*DOCUMENT PASSAGE*.
○ ○ ○

Bernard being a host is a very disappointing turn for the show. It makes the story incoherent.

Bernard has been working at Westworld for many years. So other people would have noticed that he didn’t age. The story could have accounted for this by having Ford say something about the necessity of an occasional rebuild to account for aging. But the fact that they leave this obvious hole unaddressed severely undermines the story, and damages any possibility of continued suspension of disbelief. Storytelling that is so shabby shows no respect for the superb performances of the cast.

Other problems:

  1. What happens when Theresa fails to show up for work? In our current world, the police would be sure to solve this murder; in a future world in which forensic techniques have presumably advanced, the authorities would be able to make short work of this case.Maybe Ford means to replace Theresa with a host copy? Great. What happens when this host goes home, and it doesn’t know things that the real Theresa would know, such as personal matters not related to her job? (What should happen in that event is that the whole scheme should collapse and Theresa’s murder should be revealed, which is why such a scheme would not be enacted by someone as smart as Ford.)
  2. Maeve wants to escape the park. Jolly good. But what happens once she’s out in the real world? She’d have no birth certificate, no Social Security number, and no credentials; she’d therefore be unemployable, and would have to survive by stealing or — wait for it — by being a prostitute.And when she inevitably gets damaged, there will be no one to repair her. So, there is no possible scenario by which escaping the park can work out for her in the long run. For a supposedly super-intelligent host not to realize this is just absurd. It amounts to advancing the story by means of abandoning internal consistency.

I’m far too invested in the performances to give up on the show now. But, on account of these nonsensical story developments, I can say that the writing has lost my respect, and that this is the episode in which the show has jumped the shark.

○ ○ ○

*PROVIDED MATERIAL*.
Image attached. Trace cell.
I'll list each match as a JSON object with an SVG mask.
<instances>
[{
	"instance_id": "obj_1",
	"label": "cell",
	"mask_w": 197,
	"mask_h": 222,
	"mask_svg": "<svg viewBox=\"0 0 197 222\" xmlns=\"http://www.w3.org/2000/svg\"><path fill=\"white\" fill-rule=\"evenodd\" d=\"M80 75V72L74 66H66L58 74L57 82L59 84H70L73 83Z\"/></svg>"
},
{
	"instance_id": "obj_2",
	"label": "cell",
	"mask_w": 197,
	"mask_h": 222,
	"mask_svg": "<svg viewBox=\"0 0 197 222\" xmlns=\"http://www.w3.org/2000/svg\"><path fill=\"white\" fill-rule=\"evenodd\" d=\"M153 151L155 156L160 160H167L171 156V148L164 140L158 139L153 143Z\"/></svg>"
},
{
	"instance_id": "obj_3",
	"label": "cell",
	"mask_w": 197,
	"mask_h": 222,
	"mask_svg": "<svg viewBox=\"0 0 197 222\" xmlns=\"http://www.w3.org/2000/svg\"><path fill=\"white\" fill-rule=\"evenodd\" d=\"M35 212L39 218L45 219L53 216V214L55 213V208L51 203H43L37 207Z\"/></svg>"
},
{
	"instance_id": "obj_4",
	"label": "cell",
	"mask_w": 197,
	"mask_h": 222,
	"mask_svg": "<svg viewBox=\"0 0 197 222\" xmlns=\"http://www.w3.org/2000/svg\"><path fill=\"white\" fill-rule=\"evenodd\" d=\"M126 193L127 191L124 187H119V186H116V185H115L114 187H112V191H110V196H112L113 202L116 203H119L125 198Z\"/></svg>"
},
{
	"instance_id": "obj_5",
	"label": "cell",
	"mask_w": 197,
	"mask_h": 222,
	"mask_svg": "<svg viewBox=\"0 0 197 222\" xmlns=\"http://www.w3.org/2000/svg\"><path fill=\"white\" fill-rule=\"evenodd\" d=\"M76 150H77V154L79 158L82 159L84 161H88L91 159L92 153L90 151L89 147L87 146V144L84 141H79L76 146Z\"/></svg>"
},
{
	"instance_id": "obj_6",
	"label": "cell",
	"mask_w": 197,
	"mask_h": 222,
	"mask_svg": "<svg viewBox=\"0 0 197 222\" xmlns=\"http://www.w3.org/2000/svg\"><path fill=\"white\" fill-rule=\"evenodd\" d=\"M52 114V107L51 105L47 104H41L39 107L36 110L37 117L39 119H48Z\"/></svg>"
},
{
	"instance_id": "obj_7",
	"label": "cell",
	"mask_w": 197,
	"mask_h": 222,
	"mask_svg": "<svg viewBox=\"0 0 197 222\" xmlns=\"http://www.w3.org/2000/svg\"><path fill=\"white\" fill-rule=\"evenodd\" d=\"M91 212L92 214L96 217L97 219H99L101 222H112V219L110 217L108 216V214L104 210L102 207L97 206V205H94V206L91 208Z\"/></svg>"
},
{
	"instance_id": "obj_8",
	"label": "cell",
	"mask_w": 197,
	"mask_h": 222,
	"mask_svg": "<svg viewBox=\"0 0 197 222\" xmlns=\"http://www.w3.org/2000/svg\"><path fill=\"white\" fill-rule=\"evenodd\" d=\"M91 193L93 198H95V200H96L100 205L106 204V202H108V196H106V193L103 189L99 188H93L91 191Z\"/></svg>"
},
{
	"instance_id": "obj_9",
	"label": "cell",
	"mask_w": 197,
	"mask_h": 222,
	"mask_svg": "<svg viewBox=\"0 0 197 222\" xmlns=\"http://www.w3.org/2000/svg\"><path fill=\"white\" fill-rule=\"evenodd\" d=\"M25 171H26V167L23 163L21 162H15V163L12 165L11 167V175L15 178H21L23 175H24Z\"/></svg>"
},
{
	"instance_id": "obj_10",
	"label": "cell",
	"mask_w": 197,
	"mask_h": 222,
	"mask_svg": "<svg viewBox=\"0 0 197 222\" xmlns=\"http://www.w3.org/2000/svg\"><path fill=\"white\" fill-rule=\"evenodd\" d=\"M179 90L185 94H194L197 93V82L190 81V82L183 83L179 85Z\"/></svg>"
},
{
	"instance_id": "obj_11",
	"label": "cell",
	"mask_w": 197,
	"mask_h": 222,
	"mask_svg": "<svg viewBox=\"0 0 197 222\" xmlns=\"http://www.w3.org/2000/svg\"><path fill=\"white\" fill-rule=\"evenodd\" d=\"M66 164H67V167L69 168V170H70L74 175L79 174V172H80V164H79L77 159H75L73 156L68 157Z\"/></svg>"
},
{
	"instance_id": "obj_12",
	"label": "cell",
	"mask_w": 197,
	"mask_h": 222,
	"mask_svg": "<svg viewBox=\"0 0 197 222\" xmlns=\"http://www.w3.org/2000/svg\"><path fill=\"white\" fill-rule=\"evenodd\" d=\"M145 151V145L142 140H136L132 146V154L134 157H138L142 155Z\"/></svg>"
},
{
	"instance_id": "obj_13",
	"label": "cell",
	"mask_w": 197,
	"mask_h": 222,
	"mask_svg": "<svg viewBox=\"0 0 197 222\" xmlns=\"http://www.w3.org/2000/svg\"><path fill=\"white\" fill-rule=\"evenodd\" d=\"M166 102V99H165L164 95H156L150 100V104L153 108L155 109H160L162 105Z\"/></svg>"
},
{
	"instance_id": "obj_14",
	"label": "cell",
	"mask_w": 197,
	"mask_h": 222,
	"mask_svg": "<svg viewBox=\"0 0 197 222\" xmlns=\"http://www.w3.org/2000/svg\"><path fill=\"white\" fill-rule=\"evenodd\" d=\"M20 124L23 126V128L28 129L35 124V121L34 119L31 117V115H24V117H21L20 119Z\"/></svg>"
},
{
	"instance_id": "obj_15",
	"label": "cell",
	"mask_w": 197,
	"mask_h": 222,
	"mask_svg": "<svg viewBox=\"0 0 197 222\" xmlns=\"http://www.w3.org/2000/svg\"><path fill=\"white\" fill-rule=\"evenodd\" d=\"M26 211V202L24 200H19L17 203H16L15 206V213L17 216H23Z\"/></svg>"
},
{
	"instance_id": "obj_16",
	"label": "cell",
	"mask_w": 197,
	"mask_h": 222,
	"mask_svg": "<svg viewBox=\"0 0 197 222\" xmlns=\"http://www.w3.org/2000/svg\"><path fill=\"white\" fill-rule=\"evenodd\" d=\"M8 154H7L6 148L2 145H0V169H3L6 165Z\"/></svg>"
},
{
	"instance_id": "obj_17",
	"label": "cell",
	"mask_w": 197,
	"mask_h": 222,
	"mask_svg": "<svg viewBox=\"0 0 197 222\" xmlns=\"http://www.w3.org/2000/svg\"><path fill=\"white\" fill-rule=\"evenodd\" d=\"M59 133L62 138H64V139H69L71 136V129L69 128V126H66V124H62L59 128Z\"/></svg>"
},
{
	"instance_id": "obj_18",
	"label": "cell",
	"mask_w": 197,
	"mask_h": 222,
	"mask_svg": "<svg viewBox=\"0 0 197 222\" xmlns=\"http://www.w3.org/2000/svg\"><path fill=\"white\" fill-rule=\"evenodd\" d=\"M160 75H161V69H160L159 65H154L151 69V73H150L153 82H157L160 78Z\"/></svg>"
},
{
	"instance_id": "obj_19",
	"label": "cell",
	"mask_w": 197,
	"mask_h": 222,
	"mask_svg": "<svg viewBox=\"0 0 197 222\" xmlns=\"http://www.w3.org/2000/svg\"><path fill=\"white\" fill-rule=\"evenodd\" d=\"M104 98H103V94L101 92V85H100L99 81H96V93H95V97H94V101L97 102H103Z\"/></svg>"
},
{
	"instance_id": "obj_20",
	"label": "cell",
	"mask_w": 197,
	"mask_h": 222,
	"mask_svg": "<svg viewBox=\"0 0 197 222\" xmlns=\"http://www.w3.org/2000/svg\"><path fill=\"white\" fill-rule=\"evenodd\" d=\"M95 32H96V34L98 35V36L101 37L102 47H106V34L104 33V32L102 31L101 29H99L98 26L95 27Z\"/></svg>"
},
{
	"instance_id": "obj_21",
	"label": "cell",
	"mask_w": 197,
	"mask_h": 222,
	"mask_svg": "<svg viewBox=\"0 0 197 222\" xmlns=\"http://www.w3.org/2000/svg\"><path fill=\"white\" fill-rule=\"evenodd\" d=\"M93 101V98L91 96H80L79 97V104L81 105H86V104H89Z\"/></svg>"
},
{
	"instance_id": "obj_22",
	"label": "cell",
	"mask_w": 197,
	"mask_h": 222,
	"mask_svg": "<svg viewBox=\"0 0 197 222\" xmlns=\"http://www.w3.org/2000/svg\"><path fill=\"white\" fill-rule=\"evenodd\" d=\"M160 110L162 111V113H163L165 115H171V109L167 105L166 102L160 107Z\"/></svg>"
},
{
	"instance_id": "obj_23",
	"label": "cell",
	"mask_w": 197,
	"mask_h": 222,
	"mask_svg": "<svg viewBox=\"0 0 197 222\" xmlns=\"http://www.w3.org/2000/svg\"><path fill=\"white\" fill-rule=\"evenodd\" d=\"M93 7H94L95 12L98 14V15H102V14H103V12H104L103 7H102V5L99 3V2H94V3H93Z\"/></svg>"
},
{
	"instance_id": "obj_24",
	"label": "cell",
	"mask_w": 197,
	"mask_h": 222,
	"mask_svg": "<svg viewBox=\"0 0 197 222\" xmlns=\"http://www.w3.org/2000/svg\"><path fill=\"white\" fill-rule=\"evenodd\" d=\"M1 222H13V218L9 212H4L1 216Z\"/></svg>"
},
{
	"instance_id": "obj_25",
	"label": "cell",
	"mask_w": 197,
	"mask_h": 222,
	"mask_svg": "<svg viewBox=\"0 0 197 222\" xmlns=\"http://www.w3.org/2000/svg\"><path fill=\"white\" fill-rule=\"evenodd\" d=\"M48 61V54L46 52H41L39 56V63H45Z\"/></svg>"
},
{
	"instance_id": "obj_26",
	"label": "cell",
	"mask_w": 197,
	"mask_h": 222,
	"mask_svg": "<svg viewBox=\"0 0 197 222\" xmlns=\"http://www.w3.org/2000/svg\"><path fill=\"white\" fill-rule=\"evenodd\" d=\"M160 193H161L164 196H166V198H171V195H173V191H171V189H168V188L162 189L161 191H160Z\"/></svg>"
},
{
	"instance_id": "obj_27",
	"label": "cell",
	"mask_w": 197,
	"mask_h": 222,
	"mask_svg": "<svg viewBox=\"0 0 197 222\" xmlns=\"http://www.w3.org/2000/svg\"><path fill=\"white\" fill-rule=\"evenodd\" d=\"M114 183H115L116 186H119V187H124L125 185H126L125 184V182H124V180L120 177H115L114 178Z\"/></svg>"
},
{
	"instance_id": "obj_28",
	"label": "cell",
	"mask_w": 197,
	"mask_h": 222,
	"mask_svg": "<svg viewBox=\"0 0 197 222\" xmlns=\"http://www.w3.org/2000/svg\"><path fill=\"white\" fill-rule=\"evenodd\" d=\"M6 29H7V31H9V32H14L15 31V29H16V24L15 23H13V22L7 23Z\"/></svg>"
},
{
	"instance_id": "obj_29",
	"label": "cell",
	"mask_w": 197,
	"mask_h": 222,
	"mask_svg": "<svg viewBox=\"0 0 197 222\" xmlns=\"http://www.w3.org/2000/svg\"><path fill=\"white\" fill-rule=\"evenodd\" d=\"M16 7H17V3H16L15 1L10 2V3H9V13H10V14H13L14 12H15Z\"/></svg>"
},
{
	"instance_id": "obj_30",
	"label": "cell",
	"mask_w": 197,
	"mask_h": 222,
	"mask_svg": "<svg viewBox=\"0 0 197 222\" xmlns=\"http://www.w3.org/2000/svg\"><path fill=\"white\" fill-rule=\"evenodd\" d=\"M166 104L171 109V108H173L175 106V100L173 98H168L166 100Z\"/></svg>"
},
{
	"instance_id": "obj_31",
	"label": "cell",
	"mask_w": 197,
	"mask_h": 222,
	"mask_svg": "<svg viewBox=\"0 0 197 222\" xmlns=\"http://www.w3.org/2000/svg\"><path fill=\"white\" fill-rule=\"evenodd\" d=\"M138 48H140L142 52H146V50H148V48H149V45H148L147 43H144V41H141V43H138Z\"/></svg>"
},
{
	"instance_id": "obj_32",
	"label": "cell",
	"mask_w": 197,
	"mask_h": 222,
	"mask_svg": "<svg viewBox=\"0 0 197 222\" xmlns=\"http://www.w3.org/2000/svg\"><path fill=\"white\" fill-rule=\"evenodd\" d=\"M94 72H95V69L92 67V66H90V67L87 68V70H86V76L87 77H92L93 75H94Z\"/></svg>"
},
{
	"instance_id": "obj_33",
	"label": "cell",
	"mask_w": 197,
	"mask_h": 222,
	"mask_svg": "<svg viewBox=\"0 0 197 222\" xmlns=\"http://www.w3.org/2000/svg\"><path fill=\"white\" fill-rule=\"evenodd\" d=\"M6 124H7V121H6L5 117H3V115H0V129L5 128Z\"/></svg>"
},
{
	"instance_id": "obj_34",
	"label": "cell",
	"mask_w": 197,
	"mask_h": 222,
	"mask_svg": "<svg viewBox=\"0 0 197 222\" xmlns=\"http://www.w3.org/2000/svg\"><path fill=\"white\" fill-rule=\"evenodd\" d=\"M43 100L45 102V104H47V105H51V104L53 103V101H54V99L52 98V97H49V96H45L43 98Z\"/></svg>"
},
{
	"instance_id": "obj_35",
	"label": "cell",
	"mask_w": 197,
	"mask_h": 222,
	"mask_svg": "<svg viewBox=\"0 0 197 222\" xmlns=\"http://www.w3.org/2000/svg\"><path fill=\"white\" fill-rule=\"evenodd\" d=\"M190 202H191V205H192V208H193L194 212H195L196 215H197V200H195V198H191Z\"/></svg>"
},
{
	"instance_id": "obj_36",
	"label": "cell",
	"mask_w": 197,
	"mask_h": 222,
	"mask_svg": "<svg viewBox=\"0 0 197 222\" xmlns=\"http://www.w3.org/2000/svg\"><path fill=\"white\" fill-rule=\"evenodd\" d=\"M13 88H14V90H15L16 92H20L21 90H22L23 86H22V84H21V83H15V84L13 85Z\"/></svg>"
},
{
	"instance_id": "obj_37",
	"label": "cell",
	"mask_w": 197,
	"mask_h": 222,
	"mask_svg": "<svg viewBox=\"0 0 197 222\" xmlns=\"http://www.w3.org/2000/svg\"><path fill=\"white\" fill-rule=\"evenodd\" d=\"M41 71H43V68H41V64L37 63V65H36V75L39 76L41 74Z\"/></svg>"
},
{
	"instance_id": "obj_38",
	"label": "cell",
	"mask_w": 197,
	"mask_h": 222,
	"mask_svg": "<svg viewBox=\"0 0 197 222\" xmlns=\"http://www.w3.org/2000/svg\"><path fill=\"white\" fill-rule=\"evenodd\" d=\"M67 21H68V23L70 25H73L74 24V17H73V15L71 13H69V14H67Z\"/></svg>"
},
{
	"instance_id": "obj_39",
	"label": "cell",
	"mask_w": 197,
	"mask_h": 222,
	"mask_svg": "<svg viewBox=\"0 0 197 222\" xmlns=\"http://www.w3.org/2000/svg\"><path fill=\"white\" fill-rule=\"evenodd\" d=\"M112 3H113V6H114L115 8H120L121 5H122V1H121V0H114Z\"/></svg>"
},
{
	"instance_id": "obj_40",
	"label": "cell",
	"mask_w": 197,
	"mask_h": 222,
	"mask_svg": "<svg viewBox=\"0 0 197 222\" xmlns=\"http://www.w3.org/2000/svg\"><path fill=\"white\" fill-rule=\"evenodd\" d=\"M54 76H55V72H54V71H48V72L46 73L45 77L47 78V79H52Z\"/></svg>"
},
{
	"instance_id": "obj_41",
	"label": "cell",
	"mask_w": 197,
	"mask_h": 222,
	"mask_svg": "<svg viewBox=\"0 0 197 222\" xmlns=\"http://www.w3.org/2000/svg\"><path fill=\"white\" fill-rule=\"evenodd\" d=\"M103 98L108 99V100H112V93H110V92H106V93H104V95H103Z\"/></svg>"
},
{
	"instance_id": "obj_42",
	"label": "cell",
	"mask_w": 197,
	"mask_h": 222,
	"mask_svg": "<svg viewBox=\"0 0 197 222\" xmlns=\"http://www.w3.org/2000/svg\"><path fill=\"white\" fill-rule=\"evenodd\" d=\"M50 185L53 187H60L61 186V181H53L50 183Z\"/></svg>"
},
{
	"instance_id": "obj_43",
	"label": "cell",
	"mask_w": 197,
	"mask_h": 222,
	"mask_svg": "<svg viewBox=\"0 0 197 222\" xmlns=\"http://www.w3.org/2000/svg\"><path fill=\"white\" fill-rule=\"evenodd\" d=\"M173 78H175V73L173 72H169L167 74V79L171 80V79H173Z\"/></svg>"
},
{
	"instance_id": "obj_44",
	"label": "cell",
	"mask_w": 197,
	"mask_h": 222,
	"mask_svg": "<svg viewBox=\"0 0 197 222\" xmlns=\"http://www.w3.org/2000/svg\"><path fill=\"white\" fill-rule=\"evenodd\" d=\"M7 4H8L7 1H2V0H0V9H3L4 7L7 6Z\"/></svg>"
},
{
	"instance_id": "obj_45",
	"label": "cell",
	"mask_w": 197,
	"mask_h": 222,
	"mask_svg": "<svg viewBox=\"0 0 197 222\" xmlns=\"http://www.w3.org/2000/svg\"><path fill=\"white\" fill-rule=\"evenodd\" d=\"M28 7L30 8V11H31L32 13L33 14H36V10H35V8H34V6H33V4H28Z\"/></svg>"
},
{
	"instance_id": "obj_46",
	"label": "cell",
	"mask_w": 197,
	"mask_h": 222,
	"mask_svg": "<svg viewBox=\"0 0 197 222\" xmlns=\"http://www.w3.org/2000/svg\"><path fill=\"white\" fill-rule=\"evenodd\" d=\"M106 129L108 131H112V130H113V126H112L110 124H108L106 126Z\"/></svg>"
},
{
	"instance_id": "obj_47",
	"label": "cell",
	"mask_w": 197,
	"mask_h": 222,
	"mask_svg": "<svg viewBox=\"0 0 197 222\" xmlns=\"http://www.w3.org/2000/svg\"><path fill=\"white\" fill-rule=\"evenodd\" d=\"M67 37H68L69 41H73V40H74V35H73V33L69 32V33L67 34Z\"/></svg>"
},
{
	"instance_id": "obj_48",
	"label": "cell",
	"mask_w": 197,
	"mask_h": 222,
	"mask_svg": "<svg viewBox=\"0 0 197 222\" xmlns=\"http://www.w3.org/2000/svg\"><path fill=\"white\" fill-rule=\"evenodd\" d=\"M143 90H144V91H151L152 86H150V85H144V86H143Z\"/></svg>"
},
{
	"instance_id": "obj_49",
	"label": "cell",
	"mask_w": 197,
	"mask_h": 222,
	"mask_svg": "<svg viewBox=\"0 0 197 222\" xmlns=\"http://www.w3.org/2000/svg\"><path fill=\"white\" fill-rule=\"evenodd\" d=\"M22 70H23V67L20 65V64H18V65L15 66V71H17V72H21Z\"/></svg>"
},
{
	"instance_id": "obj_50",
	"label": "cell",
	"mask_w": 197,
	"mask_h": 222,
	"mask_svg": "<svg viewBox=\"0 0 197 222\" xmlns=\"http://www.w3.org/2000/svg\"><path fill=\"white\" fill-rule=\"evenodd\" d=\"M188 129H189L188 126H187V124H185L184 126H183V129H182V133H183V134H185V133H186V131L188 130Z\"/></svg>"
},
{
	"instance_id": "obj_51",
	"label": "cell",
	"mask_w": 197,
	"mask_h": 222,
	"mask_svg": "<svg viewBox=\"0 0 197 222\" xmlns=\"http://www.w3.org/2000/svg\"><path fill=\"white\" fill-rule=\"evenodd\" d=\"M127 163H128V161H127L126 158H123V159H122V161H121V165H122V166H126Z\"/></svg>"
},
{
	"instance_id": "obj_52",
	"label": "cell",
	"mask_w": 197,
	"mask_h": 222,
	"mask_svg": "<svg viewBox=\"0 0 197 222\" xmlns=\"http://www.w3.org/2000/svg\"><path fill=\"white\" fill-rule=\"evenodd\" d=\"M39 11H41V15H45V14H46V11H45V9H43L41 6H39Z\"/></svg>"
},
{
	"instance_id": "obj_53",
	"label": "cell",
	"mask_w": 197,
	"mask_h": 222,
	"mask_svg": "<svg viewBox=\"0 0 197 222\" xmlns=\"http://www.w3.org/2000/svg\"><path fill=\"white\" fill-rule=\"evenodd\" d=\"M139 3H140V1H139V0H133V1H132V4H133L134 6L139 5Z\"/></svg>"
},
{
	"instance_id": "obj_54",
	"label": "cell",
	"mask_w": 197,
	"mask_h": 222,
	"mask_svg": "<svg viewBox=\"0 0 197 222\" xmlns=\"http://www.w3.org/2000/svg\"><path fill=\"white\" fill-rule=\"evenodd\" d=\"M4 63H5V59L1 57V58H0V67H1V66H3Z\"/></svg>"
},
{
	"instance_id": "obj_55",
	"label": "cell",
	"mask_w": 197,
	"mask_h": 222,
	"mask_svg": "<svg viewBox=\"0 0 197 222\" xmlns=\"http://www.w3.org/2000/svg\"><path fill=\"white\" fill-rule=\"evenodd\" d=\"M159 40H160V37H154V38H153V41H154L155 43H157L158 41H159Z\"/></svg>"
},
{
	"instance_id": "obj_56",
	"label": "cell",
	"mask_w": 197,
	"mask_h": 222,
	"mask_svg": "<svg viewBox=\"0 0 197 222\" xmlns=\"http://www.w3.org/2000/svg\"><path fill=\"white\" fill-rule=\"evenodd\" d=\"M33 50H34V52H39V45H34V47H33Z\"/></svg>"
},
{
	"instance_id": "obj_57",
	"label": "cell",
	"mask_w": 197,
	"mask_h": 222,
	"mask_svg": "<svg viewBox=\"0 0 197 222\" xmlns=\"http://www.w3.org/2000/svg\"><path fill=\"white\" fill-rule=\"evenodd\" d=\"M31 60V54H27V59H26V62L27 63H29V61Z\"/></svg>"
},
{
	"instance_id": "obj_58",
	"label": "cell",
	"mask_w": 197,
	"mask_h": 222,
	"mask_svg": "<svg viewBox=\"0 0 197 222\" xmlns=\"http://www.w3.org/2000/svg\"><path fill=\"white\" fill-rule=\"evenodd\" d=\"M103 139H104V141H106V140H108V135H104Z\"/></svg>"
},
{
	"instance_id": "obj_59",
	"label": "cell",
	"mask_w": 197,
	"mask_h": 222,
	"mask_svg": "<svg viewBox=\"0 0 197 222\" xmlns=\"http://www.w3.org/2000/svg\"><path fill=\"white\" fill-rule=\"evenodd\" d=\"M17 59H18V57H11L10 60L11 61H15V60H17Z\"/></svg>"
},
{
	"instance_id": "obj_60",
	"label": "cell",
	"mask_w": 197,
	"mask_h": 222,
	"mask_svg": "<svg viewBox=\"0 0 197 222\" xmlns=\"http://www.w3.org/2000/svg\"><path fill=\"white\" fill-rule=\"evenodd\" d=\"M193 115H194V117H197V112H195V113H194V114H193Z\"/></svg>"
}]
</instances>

○ ○ ○

*TASK INSTRUCTIONS*. In the Westworld commentary, what line from Ford does the writer say could have explained why Bernard doesn't age?

*EXERCISE OUTPUT*. Ford could have said that an occasional rebuild is necessary to account for aging.